Pourtant, le média Politifact, spécialiste de la vérification des informations politiques l’affirme : aucune fraude n’a été observée.
“Plus encore que les sondeurs, c’est la démocratie américaine qui a perdu, c’est extrêmement grave” déplore Pascal Boniface, géopolitologue. Ces mensonges additionnés à l’invasion du Capitole ont coûté à l’ancien président sa liberté d’expression en ligne : Twitter a suspendu le compte de l’ancien président dès le lendemain des événements.
“Le chaos risque de s’aggraver” alarmait Mr Boniface en novembre 2020… Il avait vu juste.
Gouvernement Biden : vers une nouvelle ère ?
Malgré l’absence de Donald Trump à la cérémonie d’investiture du nouveau président le 20 janvier 2021 et son refus de participer à la transition entre les deux administrations, la vie politique semble retrouver de sa vigueur à Washington.
Ce souffle nouveau semble l’apanage d’un nouveau gouvernement, à l’image de la société américaine : paritaire, diverse, plurielle.
Kamala Harris devient dès lors la première femme noire à accéder à la vice-présidence, faisant de cette élection un événement historique.
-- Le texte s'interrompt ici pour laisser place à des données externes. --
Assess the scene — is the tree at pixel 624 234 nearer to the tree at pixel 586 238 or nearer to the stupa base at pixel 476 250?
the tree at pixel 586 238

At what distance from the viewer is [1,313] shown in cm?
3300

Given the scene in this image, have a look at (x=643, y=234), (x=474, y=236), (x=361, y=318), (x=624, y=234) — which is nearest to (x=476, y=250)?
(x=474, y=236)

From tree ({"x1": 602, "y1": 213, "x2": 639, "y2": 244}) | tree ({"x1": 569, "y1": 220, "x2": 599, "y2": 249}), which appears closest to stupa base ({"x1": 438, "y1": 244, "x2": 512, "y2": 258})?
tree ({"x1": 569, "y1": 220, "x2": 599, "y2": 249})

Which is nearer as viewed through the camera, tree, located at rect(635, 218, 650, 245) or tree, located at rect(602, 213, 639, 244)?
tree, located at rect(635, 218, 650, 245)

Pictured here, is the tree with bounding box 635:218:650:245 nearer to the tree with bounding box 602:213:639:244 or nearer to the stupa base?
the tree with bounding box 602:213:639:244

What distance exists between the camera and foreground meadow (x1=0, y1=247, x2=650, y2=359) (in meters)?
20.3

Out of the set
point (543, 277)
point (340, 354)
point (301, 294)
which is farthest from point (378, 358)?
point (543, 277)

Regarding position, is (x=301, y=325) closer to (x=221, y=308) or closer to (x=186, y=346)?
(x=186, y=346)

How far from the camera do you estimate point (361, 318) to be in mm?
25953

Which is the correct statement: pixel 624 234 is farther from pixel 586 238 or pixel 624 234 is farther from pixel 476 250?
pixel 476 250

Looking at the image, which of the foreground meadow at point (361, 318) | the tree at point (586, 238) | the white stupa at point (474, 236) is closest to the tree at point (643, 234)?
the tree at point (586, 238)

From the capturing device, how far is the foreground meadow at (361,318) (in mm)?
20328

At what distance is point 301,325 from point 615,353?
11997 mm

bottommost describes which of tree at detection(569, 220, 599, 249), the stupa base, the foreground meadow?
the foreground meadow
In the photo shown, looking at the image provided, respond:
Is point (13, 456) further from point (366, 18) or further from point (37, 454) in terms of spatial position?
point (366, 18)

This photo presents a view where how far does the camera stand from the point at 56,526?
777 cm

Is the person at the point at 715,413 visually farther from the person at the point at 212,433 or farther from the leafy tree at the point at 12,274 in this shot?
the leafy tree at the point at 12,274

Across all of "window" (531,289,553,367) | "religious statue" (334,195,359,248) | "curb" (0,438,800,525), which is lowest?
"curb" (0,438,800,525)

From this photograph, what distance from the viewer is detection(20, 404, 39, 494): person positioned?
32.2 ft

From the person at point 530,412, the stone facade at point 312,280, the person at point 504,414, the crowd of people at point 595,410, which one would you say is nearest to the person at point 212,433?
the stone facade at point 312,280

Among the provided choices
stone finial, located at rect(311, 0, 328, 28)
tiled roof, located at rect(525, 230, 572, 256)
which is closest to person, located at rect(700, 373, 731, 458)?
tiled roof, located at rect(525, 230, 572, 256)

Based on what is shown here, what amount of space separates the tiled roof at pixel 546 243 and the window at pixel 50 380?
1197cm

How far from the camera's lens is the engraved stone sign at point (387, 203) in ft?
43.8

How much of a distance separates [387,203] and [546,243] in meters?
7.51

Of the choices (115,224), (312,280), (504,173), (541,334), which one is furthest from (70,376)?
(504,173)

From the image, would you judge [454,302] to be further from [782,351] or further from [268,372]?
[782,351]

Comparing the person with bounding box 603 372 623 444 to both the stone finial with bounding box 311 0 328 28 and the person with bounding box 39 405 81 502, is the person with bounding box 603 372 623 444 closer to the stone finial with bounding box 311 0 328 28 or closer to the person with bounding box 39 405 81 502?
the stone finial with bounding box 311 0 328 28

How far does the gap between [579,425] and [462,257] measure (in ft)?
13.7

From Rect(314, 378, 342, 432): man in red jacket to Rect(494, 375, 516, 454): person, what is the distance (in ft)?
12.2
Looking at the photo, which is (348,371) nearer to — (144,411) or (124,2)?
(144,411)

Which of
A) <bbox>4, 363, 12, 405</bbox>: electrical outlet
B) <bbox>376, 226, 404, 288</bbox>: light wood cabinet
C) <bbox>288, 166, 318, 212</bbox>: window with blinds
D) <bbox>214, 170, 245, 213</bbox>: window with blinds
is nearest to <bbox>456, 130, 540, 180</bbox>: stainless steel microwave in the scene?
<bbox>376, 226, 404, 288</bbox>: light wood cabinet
Pete Buttigieg est le premier homme politique LGBT à accéder au poste de ministre des transports, de même pour Deb Haaland, première femme amérindienne et membre de la tribu Laguna Pueblo à investir le ministère de l’Intérieur.
“Biden a rassemblé un groupe solide autour de lui, il a une vraie plateforme politique contrairement à Trump qui souvent parlait, mais ne faisait rien de concret”, déclare Gretchen Pascalis.
Joe Biden, président de tous les Américains ? Son gouvernement tend à le confirmer, en plus des mesures déjà adoptées depuis janvier 2021, comme le retour des États-Unis dans les accords de Paris ou encore la suppression du décret interdisant aux ressortissants étrangers d’accéder au territoire nord-américain.
De plus, après quatre ans de tumulte, la transparence semble de mise : le démocrate enchaîne les réunions de presse.
Il sait “rassurer et rassembler par son ton fédérateur” selon Mme Pascalis et “montre qu’il souhaite être le président de tous les Américains”.
De quoi, peut-être, panser les maux d’une société morcelée.